С этого времени дядя стал ходить к нам во флигель каждый вечер. Он пел с нами, ужинал и всякий раз просиживал до двух часов, без умолку болтая всё об одном и том же. Вечерние и ночные работы были им оставлены, а к концу июня, когда тайный советник научился есть матушкины индейки и компоты, были брошены и дневные занятия. Дядя оторвался от стола и втянулся в «жизнь». Днем он шагал по саду, насвистывал и мешал рабочим, заставляя их рассказывать ему разные истории. Когда на глаза попадалась Татьяна Ивановна, он подбегал к ней и, если она несла что-нибудь, предлагал ей свою помощь, что страшно ее конфузило.
Чем дальше вглубь уходило лето, тем легкомысленнее, вертлявее и рассеяннее становился мой дядюшка. Победимский в нем совсем разочаровался.
— Слишком односторонний человек… — говорил он. — Ни капли незаметно, чтоб он стоял на высших ступенях иерархии. И говорить даже не умеет. После каждого слова: «клянусь богом». Нет, не нравится мне он!
С тех пор, как дядя начал посещать наш флигель, в Федоре и в моем учителе произошла заметная перемена. Федор перестал ходить на охоту, рано возвращался домой, сделался еще молчаливее и как-то особенно злобно пялил глаза на жену. Учитель же перестал в присутствии дяди говорить об эпизоотиях, хмурился и даже насмешливо улыбался.
— Идет наш мышиный жеребчик! — проворчал он однажды, когда дядя подходил к флигелю.
Такую перемену в обоих я объяснял себе тем, что они обиделись на дядю. Рассеянный дядя путал их имена, до самого отъезда не научился различать, кто из них учитель, а кто муж Татьяны Ивановны, самое Татьяну Ивановну величал то Настасьей, то Пелагеей, то Евдокией. Умиляясь и восторгаясь нами, он смеялся и держал себя словно с малыми ребятами… Всё это, конечно, могло оскорблять молодых людей. Но дело было не в обиде, а, как теперь я понимаю, в более тонких чувствах.
Помню, в один из вечеров я сидел на сундуке и боролся с дремотой. На глаза мои ложился вязкий клей, и тело, утомленное целодневной беготней, клонило в сторону. Но я боролся со сном и старался глядеть. Было около полуночи. Татьяна Ивановна, розовая и смиренная, как всегда, сидела у маленького столика и шила мужу рубаху. Из одного угла пялил на нее глаза Федор, мрачный и угрюмый, а в другом сидел Победимский, уходивший в высокие воротнички своей сорочки и сердито сопевший.
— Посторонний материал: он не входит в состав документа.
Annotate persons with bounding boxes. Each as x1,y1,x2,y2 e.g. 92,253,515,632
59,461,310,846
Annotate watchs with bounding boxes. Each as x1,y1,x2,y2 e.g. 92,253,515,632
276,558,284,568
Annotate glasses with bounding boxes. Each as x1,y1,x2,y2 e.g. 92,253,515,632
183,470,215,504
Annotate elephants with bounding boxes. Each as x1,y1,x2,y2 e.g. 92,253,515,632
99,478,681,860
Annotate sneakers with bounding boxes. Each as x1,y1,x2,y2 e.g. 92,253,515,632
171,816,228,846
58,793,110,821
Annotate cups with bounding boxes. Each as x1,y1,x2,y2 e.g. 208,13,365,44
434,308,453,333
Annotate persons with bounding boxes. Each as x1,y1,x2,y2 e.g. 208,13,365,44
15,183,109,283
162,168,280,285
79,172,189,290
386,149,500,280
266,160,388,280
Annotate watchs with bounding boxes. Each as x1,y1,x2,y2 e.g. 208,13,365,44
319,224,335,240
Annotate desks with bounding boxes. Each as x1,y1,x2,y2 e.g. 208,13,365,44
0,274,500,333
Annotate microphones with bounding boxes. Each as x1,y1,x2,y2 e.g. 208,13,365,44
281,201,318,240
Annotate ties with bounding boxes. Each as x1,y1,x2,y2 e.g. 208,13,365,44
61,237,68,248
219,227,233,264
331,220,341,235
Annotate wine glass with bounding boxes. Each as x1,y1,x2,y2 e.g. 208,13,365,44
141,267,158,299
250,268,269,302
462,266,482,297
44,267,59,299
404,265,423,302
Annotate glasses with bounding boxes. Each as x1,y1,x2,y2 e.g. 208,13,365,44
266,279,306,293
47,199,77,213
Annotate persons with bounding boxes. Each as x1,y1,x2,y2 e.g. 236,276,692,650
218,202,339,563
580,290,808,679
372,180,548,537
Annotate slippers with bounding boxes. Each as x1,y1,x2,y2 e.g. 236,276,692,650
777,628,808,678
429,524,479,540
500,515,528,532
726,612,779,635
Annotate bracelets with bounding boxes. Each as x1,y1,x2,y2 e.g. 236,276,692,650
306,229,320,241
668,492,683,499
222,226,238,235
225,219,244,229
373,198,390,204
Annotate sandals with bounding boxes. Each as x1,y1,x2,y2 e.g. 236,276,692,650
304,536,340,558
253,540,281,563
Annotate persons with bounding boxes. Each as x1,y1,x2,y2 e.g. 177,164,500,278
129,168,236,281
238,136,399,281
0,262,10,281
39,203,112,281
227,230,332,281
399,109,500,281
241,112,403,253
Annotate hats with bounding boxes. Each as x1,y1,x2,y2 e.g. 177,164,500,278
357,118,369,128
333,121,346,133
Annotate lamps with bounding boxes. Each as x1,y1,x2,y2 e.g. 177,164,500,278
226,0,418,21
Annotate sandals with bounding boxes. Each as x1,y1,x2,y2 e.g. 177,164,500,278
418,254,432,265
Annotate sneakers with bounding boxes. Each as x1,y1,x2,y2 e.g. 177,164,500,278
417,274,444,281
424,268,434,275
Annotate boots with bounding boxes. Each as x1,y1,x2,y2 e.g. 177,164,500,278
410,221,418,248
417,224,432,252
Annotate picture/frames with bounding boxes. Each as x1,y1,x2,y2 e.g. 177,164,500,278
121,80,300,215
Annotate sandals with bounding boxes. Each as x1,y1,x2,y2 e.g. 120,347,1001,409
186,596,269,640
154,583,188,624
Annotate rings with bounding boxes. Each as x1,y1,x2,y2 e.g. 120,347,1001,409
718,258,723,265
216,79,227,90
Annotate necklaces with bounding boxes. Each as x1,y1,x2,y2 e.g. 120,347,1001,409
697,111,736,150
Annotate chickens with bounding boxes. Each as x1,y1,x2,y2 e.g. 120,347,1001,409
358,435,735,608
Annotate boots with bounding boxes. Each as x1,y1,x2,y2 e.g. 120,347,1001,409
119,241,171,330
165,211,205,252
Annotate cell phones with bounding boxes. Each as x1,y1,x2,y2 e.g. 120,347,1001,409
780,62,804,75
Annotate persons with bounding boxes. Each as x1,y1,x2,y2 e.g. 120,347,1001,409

Дядя ходил из угла в угол и о чем-то думал. Царило молчание, только слышно было, как в руках Татьяны Ивановны шуршало полотно. Вдруг дядя остановился перед Татьяной Ивановной и сказал:
— Такие вы все молодые, свежие, хорошие, так безмятежно живется вам в этой тишине, что я завидую вам. Я привязался к этой вашей жизни, у меня сердце сжимается, когда вспоминаю, что нужно уехать отсюда… Верьте моей искренности!
Дремота замкнула мои глаза, и я забылся. Когда какой-то стук разбудил меня, дядя стоял перед Татьяной Ивановной и глядел на нее с умилением. Щеки у него разгорелись.
— Моя жизнь пропала, — говорил он. — Я не жил! Ваше молодое лицо напоминает мне мою погибшую юность, и я бы согласился до самой смерти сидеть здесь и глядеть на вас. С удовольствием я взял бы вас с собой в Петербург.
— Зачем это? — спросил хриплым голосом Федор.
— Поставил бы у себя на рабочем столе под стеклом, любовался бы и другим показывал. Вы знаете, Пелагея Ивановна, таких, как вы, там у нас нет.